Of course, the U.S. has a number of defense mechanisms that could prevent the situation from ever getting to that point.
Rickards points to the International Emergency Economics Power Act, a little-known law that gives the president the power to seize accounts and freeze assets by executive order (without the consent of Congress) for national security reasons.
If it became known China was dumping U.S. Treasuries, IEEPA, which has been used countless times in the past, could be implemented to freeze the assets and prevent the sales, Rickards said.
Debt Woes Support Calls for Fiscal Reform
Fears about China displacing the U.S. as the world’s economic superpower are nothing new. After all, there were similar concerns about the strength of Middle Eastern countries during oil crises in the 1970s and some jitters about Japan’s growth during the 1980s.
“Somehow the United States always comes out on top,” said Rickards. “That’s partly because the world is on a dollar system and we control that system… We have ways of stacking the game to make sure we come out the biggest winners.”
Still, the reliance on China as the U.S.’s personal banker stretches to historical levels.

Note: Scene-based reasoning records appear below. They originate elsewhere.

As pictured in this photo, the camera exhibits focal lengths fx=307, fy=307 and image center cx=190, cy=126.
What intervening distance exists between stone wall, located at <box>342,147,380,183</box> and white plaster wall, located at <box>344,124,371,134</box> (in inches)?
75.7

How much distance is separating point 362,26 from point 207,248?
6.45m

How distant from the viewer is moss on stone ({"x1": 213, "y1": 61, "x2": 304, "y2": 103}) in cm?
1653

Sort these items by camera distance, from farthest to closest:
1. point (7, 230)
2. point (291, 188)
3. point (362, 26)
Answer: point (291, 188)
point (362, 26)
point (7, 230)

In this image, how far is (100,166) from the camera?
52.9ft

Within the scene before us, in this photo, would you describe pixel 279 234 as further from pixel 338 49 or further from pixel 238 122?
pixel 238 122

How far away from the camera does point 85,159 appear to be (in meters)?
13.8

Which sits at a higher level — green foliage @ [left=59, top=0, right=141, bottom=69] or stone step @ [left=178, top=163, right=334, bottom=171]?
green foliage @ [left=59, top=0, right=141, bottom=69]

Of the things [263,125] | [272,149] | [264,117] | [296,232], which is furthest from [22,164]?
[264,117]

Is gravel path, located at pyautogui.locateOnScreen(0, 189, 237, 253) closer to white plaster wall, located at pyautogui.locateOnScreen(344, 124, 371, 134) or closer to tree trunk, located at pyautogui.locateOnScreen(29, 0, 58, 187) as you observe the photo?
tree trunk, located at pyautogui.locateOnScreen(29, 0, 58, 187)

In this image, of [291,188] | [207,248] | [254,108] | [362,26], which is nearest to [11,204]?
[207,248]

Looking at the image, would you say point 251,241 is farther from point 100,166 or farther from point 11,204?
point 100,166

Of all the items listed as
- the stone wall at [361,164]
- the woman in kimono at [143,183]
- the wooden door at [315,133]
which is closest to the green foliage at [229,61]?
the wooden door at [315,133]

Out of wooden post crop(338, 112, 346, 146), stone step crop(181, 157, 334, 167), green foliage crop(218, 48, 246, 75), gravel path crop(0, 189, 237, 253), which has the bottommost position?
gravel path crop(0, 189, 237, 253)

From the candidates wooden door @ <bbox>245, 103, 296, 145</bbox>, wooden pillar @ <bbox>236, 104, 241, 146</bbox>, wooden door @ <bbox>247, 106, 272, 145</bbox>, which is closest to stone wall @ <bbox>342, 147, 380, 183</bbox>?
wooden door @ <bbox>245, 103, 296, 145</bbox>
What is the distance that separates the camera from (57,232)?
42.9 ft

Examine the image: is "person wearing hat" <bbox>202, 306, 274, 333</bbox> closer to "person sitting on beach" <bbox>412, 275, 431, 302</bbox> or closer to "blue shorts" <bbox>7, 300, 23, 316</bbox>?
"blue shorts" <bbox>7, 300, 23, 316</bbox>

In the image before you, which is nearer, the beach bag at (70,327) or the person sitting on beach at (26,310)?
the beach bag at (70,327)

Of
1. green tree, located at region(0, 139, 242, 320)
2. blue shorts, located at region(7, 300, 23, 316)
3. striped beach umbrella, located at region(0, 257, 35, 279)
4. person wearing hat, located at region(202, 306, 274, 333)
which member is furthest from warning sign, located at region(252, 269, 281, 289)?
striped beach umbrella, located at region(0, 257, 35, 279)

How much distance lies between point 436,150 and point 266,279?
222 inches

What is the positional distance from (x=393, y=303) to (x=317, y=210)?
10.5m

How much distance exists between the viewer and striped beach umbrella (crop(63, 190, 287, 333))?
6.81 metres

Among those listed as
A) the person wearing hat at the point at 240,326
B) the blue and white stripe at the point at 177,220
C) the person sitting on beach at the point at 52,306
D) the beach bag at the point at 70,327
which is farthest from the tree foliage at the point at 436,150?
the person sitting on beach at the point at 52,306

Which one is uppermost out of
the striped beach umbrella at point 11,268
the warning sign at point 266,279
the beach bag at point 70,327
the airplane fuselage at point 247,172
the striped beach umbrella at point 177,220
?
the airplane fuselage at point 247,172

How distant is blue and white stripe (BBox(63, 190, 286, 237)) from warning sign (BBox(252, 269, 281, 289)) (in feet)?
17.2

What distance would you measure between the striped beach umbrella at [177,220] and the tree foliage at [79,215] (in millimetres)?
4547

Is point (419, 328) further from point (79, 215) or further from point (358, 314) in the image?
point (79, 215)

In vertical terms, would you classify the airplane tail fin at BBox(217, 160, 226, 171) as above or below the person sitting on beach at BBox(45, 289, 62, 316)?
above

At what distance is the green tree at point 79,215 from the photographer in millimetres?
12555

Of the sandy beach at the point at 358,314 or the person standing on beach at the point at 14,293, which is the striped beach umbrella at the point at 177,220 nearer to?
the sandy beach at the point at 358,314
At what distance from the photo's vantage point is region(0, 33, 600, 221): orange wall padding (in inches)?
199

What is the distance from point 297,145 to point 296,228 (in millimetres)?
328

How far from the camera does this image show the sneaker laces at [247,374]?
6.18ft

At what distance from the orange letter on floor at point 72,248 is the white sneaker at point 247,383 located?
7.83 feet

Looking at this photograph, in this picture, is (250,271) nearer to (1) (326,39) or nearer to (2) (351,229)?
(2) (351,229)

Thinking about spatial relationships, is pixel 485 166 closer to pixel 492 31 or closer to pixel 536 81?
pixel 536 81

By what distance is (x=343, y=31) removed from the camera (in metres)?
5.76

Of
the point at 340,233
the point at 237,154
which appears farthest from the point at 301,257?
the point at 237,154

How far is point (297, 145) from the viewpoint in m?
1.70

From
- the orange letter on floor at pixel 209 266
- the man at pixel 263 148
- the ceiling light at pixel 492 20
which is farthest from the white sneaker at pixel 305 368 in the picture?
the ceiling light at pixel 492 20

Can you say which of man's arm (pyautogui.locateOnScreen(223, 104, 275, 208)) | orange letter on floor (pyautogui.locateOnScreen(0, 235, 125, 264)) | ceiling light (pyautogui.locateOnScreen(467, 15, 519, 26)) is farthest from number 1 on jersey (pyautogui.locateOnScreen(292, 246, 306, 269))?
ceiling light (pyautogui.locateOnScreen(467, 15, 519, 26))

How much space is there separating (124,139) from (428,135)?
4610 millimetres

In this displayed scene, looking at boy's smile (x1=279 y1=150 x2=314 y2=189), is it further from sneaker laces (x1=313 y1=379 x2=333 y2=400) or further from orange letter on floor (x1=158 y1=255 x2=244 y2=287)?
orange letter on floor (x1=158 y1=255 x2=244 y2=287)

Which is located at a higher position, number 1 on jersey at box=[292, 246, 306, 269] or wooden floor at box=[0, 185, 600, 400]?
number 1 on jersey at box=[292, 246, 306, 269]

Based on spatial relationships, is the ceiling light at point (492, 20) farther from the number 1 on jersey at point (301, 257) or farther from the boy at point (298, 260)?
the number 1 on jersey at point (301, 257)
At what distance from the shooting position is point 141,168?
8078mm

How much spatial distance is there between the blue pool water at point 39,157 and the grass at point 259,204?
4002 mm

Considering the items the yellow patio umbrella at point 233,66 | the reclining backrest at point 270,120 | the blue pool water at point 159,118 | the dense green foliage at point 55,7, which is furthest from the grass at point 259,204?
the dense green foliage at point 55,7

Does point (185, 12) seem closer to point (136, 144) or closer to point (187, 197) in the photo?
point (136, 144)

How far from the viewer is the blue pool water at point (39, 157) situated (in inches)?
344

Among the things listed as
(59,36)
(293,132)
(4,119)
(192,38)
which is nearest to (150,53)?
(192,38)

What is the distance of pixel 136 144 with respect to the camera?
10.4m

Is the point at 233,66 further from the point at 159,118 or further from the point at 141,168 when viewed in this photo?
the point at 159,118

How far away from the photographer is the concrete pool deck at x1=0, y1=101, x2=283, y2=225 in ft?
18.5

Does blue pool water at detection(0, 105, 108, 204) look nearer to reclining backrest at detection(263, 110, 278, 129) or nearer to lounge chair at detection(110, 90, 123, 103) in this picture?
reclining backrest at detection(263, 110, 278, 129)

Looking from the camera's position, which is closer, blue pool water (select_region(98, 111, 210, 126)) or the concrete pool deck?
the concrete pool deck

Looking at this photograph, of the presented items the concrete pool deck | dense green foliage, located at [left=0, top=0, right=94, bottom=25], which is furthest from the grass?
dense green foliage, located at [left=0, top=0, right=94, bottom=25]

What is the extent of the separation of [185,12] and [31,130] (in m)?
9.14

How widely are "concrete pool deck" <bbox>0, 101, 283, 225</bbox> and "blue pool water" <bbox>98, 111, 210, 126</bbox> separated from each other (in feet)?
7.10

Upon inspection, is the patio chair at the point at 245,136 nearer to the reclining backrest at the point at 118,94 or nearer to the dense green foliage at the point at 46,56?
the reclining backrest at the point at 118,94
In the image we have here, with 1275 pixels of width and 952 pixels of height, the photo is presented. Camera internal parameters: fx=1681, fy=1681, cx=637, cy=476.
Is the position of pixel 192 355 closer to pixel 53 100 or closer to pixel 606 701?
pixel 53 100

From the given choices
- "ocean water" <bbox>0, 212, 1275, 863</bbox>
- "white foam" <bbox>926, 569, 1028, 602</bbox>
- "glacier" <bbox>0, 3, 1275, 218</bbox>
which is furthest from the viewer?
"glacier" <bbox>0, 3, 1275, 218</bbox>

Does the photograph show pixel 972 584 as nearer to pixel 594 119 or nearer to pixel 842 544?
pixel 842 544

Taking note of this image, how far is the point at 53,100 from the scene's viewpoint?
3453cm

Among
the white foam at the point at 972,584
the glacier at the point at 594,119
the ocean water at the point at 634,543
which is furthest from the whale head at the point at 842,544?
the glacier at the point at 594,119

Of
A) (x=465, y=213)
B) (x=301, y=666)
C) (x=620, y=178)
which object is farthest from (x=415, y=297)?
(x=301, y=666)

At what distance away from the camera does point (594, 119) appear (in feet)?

According to Richard Sylla, a financial historian at NYU, “not since the early days of the country” when France helped fund the American Revolution and the Dutch helped finance that debt repayment has one country held such a dominant position over U.S. debt.
The concern in some corners about the leverage China could hold over America only supplements the argument for the U.S. to get its fiscal house in order, a process that recent protests in Wisconsin suggest will be a tall order.
“People may not like dealing with the fact entitlements are out of control, but that’s really what we have to [reform], particularly if we are worried about the Chinese as our bankers,” said Freeman.